OVERLAND PARK, Kan. -- Abortion rights opponents in Kansas vowed to keep fighting after voters here decisively rejected removing the right to abortion from the state constitution in the first state-level test since the Supreme Court overturned federal abortion protections.
"This setback is not going to stop us. Our resolve has never been stronger than in this very moment," Peter Northcott, executive director of Kansans for Life said following Tuesday's defeat.
Coming just weeks after the Roe v. Wade decision, organizers on both sides said voters were more energized and engaged, leading to record turnout despite the issue being decided in a primary in a midterm year when numbers are historically lower.
As of Tuesday morning, more than 298,618 Kansans had cast ballots compared to the 2018 primaries during which only 89,449 had voted early, according to the Kansas secretary of state's office.
The "Value them Both" amendment centered on a 2019 Kansas Supreme Court ruling that protected abortion under the state constitution.
If the amendment had passed, it would have given the state's GOP-controlled legislature the power to pass new abortion restrictions.
With 99% of the expected vote counted as of 8:31 a.m. Wednesday, "No" led with 59% to "Yes" at 41%
Kansas currently permits abortions up to 22 weeks of pregnancy, although regulations include requirements for counseling, parental consent for minors, and a waiting period.
"I think that Kansas can make a statement to other states and show them that, even though we are normally Republican, we are not letting this be a political choice," Jackie Clapper told ABC News Congressional Correspondent Rachel Scott while canvassing with Kansans for Constitutional Freedom ahead of Tuesday's vote.
"We are making this to be a health care choice a right to be able to preserve your choice to make choice decisions for your own body," she said.

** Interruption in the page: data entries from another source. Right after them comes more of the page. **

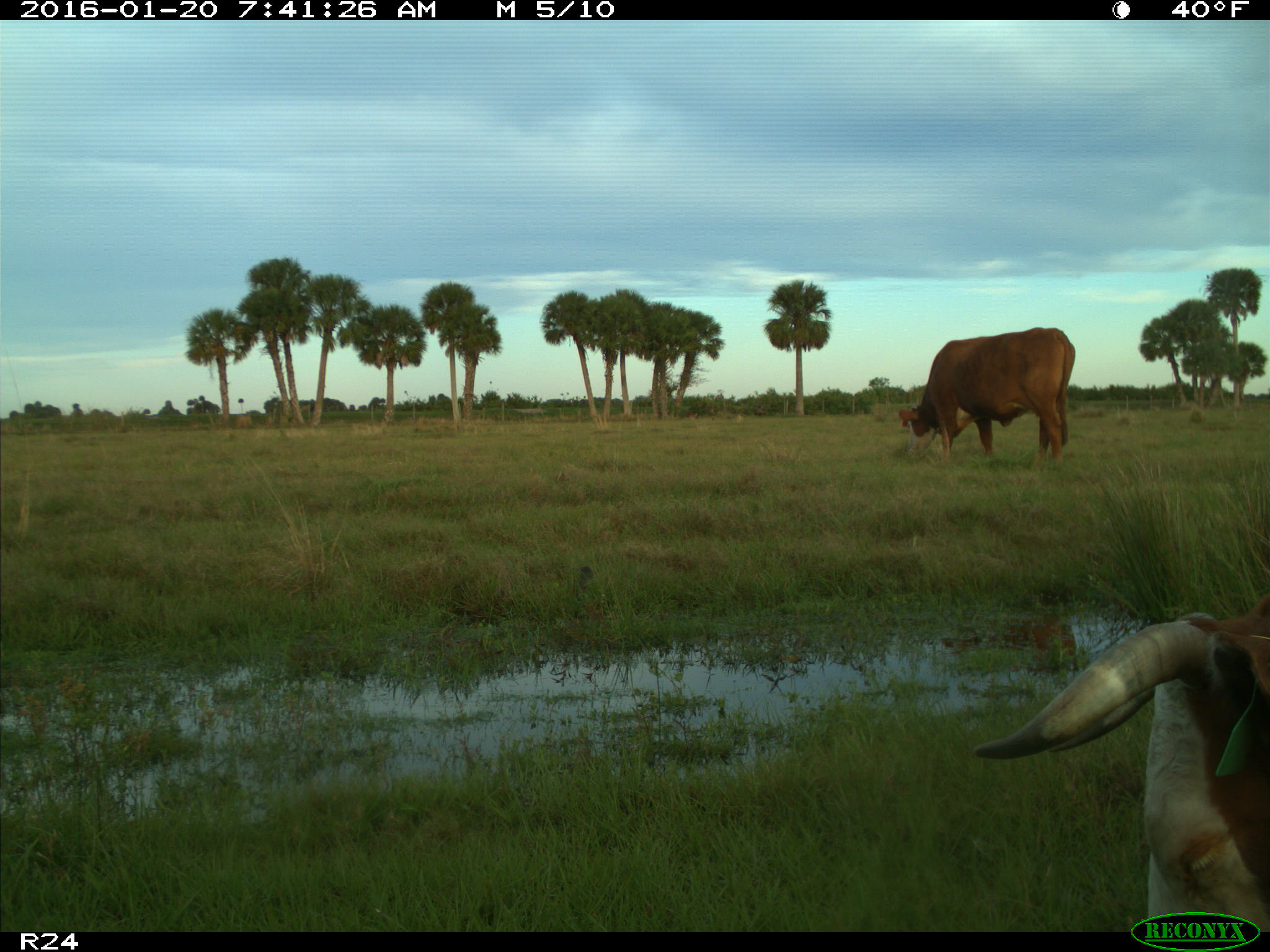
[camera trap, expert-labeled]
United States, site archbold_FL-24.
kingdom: Animalia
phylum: Chordata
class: Mammalia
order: Artiodactyla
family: Bovidae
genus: Bos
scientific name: Bos taurus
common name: domestic cow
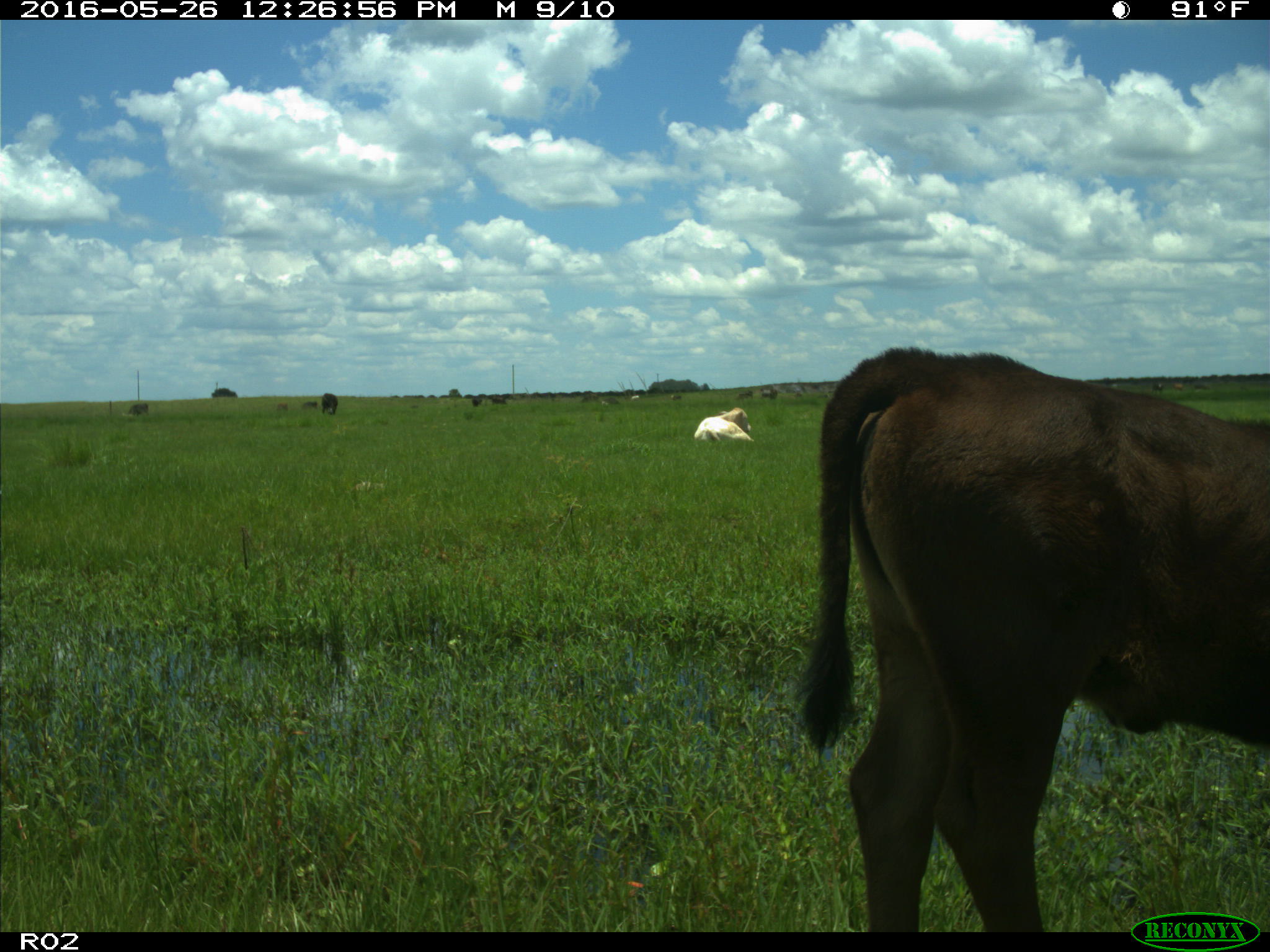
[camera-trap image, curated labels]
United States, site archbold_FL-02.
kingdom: Animalia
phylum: Chordata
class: Mammalia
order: Artiodactyla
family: Bovidae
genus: Bos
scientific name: Bos taurus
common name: domestic cow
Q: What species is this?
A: Bos taurus (domestic cow).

Abortion rights opponents say the issue is far from settled.
"If the last 50 years haven't shown anything we've been fighting we're not going to stop fighting until every woman is supported, every every father is supported, every child is supported. There's nobody that's unwanted and nobody wants to ever give up," Mary Kissel, told ABC News at the Value them Both coalition watch party.

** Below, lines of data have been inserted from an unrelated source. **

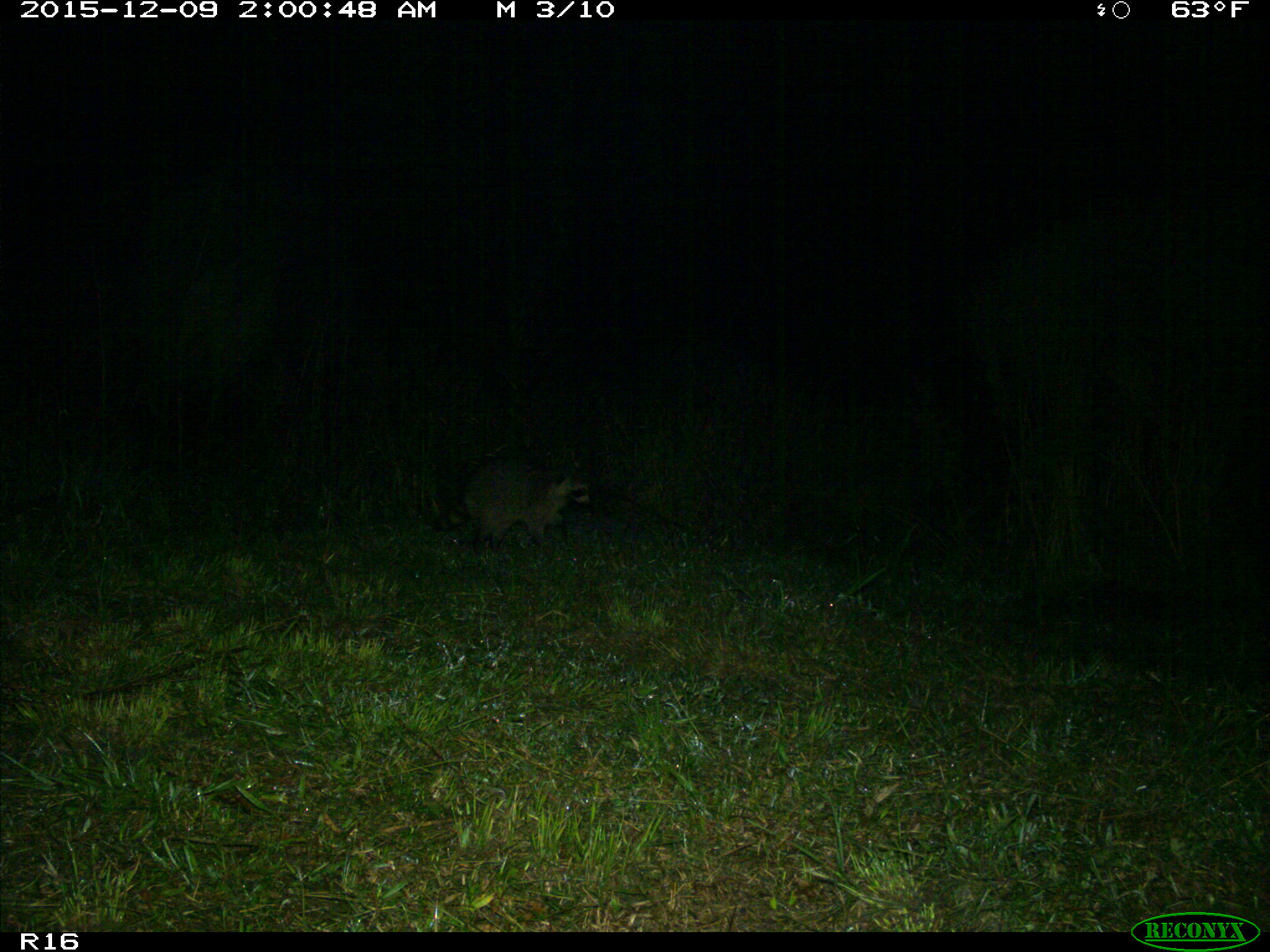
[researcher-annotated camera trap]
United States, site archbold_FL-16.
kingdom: Animalia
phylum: Chordata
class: Mammalia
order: Carnivora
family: Procyonidae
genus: Procyon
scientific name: Procyon lotor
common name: common raccoon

The ballot question read, in part, "Shall the following be adopted? Regulation of abortion. Because Kansans value both women and children, the constitution of the state of Kansas does not require government funding of abortion and does not create or secure a right to abortion. To the extent permitted by the constitution of the United States, the people, through their elected state representatives and state senators, may pass laws regarding abortion, including, but not limited to, laws that account for circumstances of pregnancy resulting from rape or incest, or circumstances of necessity to save the life of the mother."
It continued, "A vote for the Value Them Both Amendment would affirm there is no Kansas constitutional right to abortion or to require the government funding of abortion, and would reserve to the people of Kansas, through their elected state legislators, the right to pass laws to regulate abortion. A vote against the Value Them Both Amendment would make no changes to the constitution of the state of Kansas, and could restrict the people, through their elected state legislators, from regulating abortion by leaving in place the recently recognized right to abortion."
Following Tuesday's defeat, the coalition claimed "misinformation" and "confusion that misled Kansans about the amendment."
"As our state becomes an abortion destination, it will be even more important for Kansans to support our pregnancy resource centers, post-abortive ministries, and other organizations that provide supportive care to women facing unexpected pregnancies. We will be back," the coalition said in a statement to ABC News.
Voters waiting in line also expressed confusion about the amendment, many saying that while they eventually understood what they were voting on, they had to make an extra effort to figure it out.
Celia Maris, a Democrat who voted "no" on the proposed amendment, said she had to read the wording multiple times, saying, "I think they need to explain it because not everybody can understand the terminology."
At the same time, she said the confusion made her want to turn out. "I made a point to come and vote today even more."
Christine Matthews, a "yes" voter, said it wasn't clear what the amendment would do and wouldn't do.
"I do think that some people think that if you vote no, then you will totally go back to having a national legal abortion situation. I also think that people think if you vote "yes," that that is just going to completely wipe out abortion completely. I know neither of those was true."
Tuesday's vote was seen as a bellwether in a post-Roe world and will set a precedent for other states considering similar abortion measures.
President Joe Biden used Kansas' ballot amendment defeat to call on Congress to "listen to the will of the American people and restore the protections of Row as federal law."
"This vote makes clear what we know: the majority of Americans agree that women should have access to abortion and show have the right to make their own health care decisions," he said in a statement.